Higgins advised viewers to log as much data as possible about their thoughts and feelings, as well as measurable outcomes, so as not to forget them during doctor visits. Greene added that patients should be comfortable talking with their doctors about expectations of care, and if they aren’t, they should find someone who can be that supportive voice.
Following the discussion, the audience had a chance to ask some questions. One, directed at Greene, concerned how children with MG should handle their care. While the disease commonly affects adults, symptoms can occur at any age. Greene said it’s important for them to communicate their needs, and learn about their disease.
“That will turn them into an empowered patient, which will turn them into an empowered adult,” Greene said.
Ben Strang, the director of the upcoming documentary, then talked of its goals: building disease awareness, bringing patient stories to light, and telling the truth.
“If we create a face and emotion, we can create a lot more empathy,” Strang said.

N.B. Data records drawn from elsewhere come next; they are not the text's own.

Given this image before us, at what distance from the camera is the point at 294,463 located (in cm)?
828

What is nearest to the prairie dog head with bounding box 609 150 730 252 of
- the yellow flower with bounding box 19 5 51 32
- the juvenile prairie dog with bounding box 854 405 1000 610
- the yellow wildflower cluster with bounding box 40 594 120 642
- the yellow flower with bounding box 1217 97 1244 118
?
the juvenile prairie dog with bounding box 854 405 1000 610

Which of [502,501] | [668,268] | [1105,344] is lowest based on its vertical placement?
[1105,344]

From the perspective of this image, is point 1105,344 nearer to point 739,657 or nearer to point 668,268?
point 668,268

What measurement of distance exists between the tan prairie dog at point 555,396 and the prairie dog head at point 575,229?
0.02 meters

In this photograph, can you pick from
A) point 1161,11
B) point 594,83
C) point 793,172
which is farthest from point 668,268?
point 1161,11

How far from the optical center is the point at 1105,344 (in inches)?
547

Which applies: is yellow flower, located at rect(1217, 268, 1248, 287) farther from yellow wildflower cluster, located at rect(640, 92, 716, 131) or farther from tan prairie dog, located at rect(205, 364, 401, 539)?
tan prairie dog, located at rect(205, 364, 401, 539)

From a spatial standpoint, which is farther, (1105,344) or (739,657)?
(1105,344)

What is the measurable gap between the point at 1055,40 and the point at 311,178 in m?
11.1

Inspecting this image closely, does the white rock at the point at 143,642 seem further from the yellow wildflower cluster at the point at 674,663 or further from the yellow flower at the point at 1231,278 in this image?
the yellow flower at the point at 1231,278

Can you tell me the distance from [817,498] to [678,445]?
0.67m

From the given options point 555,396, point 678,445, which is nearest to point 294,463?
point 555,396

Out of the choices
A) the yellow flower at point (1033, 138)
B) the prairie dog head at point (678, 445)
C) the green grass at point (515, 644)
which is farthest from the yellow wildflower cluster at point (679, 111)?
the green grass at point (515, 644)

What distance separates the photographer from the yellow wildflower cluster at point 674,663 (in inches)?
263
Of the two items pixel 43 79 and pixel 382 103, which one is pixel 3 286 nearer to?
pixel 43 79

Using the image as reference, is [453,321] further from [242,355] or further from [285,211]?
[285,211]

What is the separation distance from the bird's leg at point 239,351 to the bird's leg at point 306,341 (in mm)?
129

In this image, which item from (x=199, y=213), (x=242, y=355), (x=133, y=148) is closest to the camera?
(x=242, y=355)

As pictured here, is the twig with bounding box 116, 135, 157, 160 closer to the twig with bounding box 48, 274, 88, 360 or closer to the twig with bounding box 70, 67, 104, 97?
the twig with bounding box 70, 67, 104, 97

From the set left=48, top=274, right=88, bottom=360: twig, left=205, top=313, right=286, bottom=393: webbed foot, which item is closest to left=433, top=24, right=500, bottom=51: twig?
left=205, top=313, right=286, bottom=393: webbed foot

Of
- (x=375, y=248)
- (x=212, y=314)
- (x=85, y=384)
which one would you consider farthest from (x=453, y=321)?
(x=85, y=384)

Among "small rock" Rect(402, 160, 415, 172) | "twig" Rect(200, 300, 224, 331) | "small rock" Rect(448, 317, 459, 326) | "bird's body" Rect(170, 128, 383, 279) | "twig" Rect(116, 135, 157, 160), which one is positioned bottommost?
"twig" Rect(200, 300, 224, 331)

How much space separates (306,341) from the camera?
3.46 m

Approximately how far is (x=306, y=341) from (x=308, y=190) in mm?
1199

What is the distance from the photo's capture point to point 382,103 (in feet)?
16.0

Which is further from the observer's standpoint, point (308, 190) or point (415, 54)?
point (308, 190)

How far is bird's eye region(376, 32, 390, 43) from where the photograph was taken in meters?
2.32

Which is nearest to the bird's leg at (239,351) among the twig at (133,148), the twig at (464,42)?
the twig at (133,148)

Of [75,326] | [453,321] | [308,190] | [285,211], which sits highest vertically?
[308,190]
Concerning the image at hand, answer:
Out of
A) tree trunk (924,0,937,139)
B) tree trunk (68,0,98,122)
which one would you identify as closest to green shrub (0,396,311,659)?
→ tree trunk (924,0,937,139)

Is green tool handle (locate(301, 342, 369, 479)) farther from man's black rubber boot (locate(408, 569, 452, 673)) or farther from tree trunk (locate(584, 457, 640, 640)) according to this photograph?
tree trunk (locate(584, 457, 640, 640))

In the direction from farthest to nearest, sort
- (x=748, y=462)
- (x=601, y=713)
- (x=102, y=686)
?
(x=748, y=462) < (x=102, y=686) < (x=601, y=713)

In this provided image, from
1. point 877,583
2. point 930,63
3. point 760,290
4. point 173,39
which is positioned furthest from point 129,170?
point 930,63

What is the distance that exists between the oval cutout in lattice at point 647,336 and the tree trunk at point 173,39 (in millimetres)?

While the documentary focuses on three separate standalone stories, Strang and the producers interviewed more than 100 caregivers and patients with MG. People profiled range from a personal trainer to a fire chief to the owner of a performing arts center.
This event was also a chance for Argenx to promote its latest awareness month social media offer, My MG Sole, and its self-defining shoe paintings. Argenx commissioned one artist to design a shoe that incorporated the word cloud, matched with the teal theme of MG.
“Emotions came up when painting this and the journey with MG, and it was a really helpful and great experience,” said Alicia Angel, an MG patient who participated in the project.
Angel’s own creations included a painted pair of boots, one representing the colorful life she had before MG, and the other the “caged” life she’s had after her diagnosis.
The grand finale of MG Illuminate showed the Santa Monica Pier and Boston’s Zakim Bridge lit up in teal, the color for MG. Other landmarks will be lit later in the month, including the Madden Building in Detroit, the Lowry Avenue Bridge in Minneapolis, and the Centennial Olympic Park in Atlanta.
“The attention that it garners will feed into greater awareness, patients will be more attuned to their disease, it might motivate other health care professionals to get involved in education and promoting awareness and that translates into better outcomes at the end of the day,” Greene said at the event.